After a promising sophomore season in which Smith averaged 13.7 points and 4.6 assists per game for the Purple Aces, he opted to transfer to the Tigers when Evansville fired head coach Marty Simmons and replaced him with Walter McCarty.
Smith’s transfer to Missouri didn’t come as any sort of surprise. He was also expected to miss the 2018-19 season due to NCAA transfer rules. But when Missouri was granted an NCAA waiver that allowed another offseason transfer, guard Mark Smith from Illinois, to play right away, questions started to arise if Dru Smith (unrelated to Mark) might also be receiving a waiver to play this season.

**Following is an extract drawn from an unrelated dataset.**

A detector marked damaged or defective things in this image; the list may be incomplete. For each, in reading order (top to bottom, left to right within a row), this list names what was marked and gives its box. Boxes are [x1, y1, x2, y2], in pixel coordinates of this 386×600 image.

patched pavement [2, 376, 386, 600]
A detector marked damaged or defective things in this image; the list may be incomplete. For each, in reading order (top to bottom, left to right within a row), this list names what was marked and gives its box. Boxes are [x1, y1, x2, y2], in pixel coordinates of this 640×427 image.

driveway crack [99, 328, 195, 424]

On Monday, St. Louis Post-Dispatch columnist Ben Frederickson wrote a scratching column that directly accused Evansville of preventing Smith from receiving a waiver to play right away — citing a source close to Smith.
From Frederickson’s column:
Don’t blame the NCAA for this one.
The answer is Evansville.
The NCAA denied Mizzou’s initial attempt to secure a waiver for Dru Smith. A source close to the player confirmed Monday that Evansville did not cooperate with the waiver request. An Evansville spokesman declined to comment on the program’s stance. It was unclear Monday if Mizzou can challenge the NCCA ruling.

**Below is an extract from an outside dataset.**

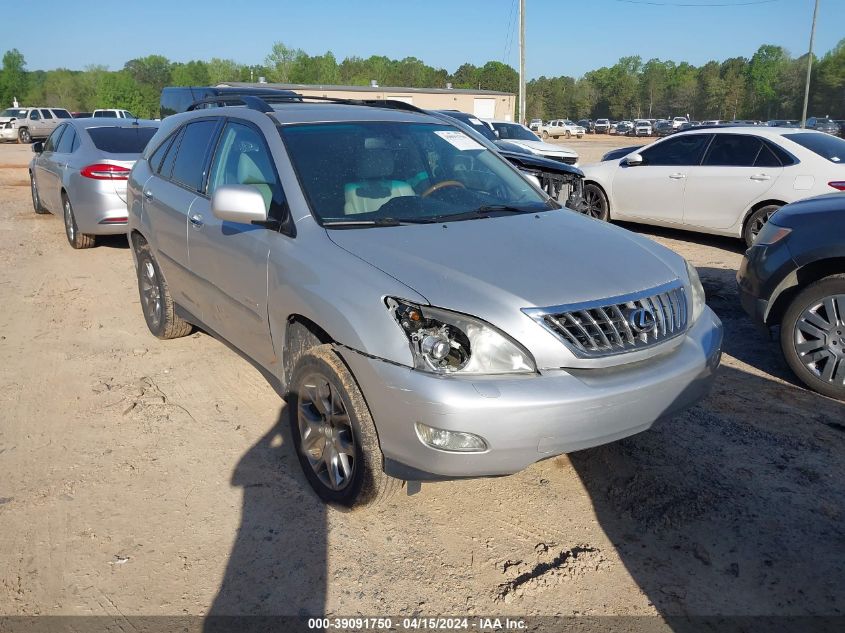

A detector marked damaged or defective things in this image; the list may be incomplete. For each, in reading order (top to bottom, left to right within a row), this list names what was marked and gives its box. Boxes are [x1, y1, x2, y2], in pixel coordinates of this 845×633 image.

broken headlight [388, 298, 536, 376]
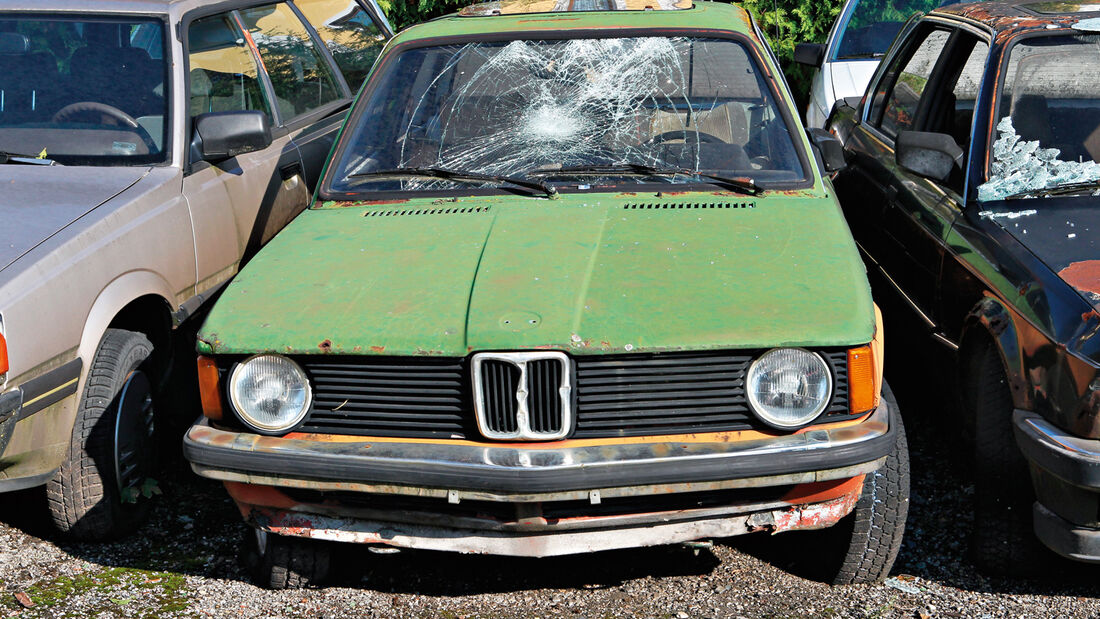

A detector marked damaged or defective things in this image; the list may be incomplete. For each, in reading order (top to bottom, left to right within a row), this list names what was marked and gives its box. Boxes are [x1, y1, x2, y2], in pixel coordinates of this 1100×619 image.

There is a lot of he-said, he-said going on between Mizzou and Evansville. That’s common in these situations. But the big picture seems clear. Evansville changed coaches because it wanted a fresh start, but it does not think Dru Smith deserves the same. The Purple Aces have planted a petty flag.
On Wednesday, Evansville responded to those accusations with a long public statement from athletics director Mark Spencer. Spencer and the Purple Aces are claiming that they’ve cooperated with Missouri’s waiver request, but they also refuse to support inaccurate statements about Smith’s transfer.
Evansville is claiming that Missouri wanted the Purple Aces to admit in the waiver claim that they had “run off” Smith so that he didn’t have a place on the team thanks to the coaching change. Spencer denied the “run off” claims, stating that Smith, and all Evansville players, were properly notified about everything involving the coaching change while being given the opportunity to sign financial aid agreements for the future.
In the statement, Evansville also said that Smith emailed Spencer informing him of his decision to transfer on March 29th — six days after McCarty was hired. In the transfer email, Smith told Spencer his reason for leaving was, “mainly because the opportunities that I have are too hard to pass up.” Evansville also said that Smith was publicly supportive of the McCarty hiring when it happened.
Based on Evansville’s thorough response to Frederickson’s claims, it appears that they’ve been willing to help Missouri’s waiver process — but only if that process was truthful in their eyes. While Missouri is likely frustrated that they can’t get Smith eligible right away when they could use another point guard option, you also can’t fault Evansville for wanting to protect the integrity of their program.
It’ll be interesting to see if Missouri, or any Missouri-based columnists, respond to Evansville’s side of things.
For now, Smith is still scheduled to sit out the 2018-19 season based on NCAA transfer rules.